## Data records
========================================================================
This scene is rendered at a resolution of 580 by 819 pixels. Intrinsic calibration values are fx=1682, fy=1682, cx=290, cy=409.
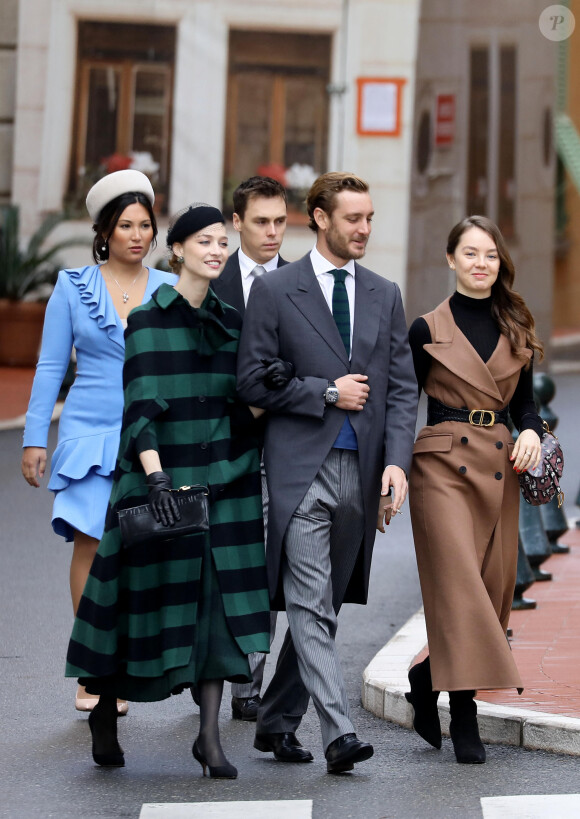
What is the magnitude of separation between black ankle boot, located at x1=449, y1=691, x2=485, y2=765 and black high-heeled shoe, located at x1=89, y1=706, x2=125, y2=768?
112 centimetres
========================================================================
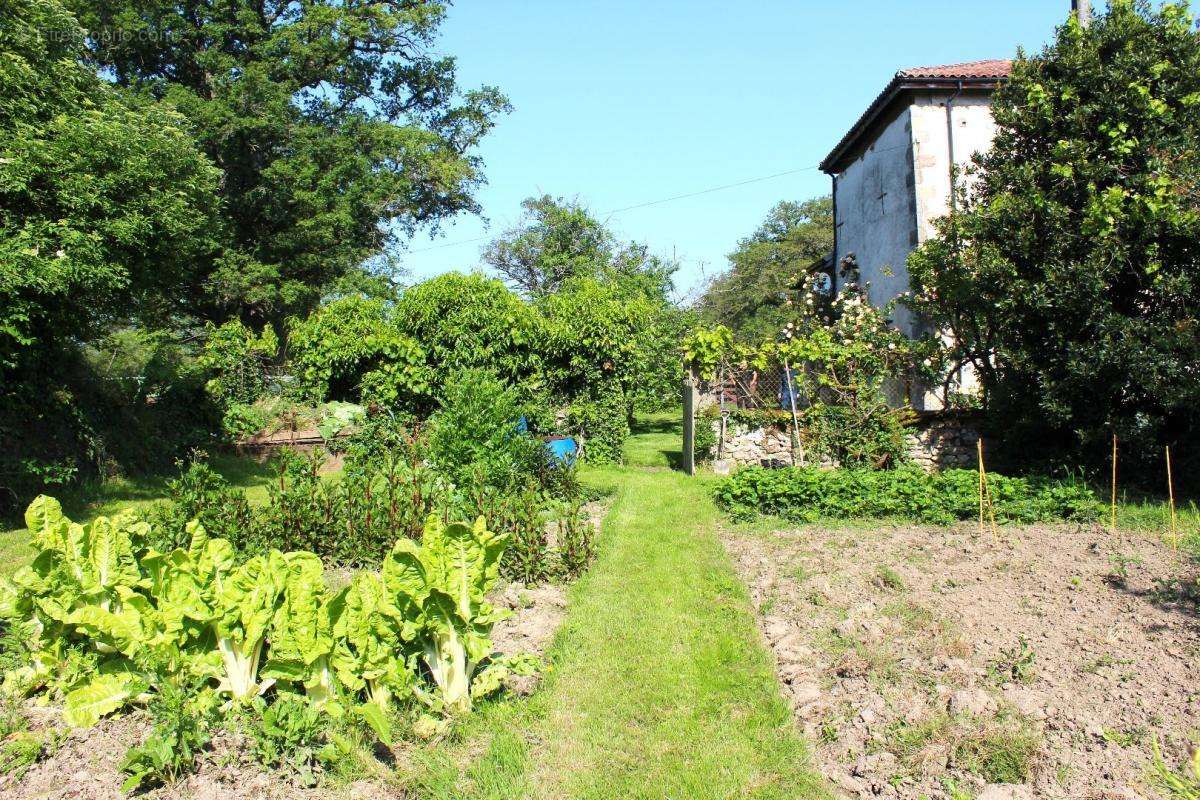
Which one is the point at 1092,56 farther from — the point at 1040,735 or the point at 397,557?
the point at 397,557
========================================================================
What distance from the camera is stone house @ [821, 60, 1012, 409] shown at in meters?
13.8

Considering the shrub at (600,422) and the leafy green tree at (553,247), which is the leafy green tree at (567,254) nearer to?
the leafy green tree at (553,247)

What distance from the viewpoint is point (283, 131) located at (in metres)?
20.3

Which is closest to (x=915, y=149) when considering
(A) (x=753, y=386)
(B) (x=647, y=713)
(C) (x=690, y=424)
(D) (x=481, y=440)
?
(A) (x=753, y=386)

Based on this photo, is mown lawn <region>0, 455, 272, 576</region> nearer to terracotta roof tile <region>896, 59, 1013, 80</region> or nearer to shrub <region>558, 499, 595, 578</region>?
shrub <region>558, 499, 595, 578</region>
========================================================================
## Instruction
Rewrite the material from the line containing "This scene is" up to and including the line containing "What is the" as a numbered list, omitting any blank lines. Leave the pictures out of your answer.

## Task solution
1. This scene is rendered at a resolution of 580 by 819 pixels. Intrinsic calibration values are fx=1682, fy=1682, cx=290, cy=409.
2. What is the magnitude of separation between black ankle boot, located at x1=449, y1=691, x2=485, y2=765 and black high-heeled shoe, located at x1=89, y1=706, x2=125, y2=768?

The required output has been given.